In the attached image, the first headline read: ‘Actual Costs of A Stairlift Could Surprise You,” which was followed by: “The Current Cost to Rent a Private Jet near Ruislip Might Surprise You!”
The baffled television producer pointed out to fans that he did not lived in Ruislip and never had.
He wrote online: “Google ads have always assumed I live in Ruislip for some reason.
“Never have, but it feels too late to correct them now.”
Social media followers and fans took to the comments section to share their thoughts and similar experiences.
“Mine say Hampstead and I feel very flattered in manner of aspirational estate agent,”(sic) said one Twitter user.

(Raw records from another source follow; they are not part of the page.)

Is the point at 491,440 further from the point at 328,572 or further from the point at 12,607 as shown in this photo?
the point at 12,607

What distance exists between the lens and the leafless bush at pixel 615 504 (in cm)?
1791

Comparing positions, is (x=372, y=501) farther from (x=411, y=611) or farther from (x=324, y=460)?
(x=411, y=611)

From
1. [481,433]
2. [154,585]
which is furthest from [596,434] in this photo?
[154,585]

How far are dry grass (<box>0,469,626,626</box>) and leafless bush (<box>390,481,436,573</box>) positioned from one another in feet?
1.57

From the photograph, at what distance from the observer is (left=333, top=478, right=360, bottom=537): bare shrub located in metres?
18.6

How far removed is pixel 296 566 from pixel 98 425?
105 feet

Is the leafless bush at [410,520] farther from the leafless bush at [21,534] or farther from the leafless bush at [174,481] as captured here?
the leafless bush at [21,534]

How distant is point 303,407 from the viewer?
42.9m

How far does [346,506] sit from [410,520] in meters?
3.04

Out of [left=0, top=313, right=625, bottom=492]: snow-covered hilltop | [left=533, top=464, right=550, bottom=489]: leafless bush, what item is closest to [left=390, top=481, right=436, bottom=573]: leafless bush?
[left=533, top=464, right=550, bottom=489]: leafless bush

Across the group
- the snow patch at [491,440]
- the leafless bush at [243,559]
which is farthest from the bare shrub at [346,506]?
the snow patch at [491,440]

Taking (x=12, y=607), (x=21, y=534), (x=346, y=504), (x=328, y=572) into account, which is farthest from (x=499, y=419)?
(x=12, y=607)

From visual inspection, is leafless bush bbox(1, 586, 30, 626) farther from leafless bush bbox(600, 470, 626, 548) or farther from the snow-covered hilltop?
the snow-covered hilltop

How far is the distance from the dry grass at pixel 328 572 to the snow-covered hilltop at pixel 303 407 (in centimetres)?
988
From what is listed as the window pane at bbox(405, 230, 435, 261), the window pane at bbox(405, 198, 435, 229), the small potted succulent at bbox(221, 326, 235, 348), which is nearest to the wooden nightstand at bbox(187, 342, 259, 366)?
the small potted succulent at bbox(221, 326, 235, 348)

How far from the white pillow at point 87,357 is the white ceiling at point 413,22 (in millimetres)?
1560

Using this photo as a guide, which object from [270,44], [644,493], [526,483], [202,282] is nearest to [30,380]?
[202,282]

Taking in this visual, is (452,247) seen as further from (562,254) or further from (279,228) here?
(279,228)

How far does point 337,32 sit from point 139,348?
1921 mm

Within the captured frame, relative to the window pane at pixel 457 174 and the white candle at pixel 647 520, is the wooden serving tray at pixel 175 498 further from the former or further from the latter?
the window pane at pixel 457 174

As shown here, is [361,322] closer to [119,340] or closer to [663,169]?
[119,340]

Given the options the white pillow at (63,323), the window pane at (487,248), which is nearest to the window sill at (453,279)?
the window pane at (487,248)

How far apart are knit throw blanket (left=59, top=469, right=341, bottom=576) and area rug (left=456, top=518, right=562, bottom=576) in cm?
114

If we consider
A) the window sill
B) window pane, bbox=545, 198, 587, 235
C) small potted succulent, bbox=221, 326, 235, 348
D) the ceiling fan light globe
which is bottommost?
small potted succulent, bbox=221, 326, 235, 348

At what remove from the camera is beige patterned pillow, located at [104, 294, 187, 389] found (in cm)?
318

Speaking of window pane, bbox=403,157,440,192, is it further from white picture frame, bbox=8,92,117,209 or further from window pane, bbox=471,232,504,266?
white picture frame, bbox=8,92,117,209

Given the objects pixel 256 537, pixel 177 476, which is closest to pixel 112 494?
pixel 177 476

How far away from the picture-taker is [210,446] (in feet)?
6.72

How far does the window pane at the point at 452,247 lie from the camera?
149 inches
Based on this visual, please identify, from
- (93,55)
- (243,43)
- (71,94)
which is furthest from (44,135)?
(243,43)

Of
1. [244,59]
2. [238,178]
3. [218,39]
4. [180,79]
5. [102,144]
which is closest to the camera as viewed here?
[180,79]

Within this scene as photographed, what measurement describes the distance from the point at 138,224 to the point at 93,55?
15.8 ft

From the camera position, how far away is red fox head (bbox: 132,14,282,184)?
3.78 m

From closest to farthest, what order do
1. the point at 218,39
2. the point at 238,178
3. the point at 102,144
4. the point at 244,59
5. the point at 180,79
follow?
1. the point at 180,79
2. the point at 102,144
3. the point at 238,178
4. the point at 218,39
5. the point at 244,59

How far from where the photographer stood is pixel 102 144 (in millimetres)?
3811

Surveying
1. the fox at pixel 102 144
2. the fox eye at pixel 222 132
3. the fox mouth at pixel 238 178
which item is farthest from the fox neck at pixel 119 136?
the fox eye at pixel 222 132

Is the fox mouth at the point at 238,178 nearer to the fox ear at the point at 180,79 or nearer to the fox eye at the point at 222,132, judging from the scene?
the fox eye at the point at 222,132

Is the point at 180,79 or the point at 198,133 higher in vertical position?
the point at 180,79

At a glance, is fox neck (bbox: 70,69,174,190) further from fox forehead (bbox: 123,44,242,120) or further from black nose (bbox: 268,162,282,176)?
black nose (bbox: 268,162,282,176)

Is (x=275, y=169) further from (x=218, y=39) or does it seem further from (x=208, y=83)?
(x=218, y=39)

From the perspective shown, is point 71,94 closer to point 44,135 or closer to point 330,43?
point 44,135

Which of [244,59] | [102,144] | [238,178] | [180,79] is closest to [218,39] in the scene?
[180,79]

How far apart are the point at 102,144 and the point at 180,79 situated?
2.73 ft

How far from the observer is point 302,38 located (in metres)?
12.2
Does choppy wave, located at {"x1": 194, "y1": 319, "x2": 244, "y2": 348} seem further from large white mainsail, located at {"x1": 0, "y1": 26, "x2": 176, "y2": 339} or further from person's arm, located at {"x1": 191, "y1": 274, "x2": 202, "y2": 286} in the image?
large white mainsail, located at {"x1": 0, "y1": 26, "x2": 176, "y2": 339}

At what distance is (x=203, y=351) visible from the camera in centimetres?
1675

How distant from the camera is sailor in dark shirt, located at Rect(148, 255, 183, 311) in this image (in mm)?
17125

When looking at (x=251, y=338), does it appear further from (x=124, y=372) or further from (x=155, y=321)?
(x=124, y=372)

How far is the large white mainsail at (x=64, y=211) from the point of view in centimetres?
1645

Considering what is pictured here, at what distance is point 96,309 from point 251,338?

“Google definitely flirting with you,” replied the quick-witted quizzer.
“All I get is cheap funeral plans,” added another irritated follower.
“Thanks Richard for reminding me of my obvious failings as a Google user,” the fan continued.
“Me too! I’m 46…never too early to start planning I suppose…” joked another social media user.
A Fourth follower added: “I once looked at an advert for a pair of shorts, and now google assumes that shorts are the only thing I am interested in buying for the rest of eternity.
However, another helpful fan revealed that it was in fact Outbrain, a web advertising platform, that was creating the targeted online links.
“As others have pointed out, Google doesn’t deserve the credit for this one.
You’re experiencing the wonders of Outbrain, which sounds like a verb Donald Trump would use,” the user corrected.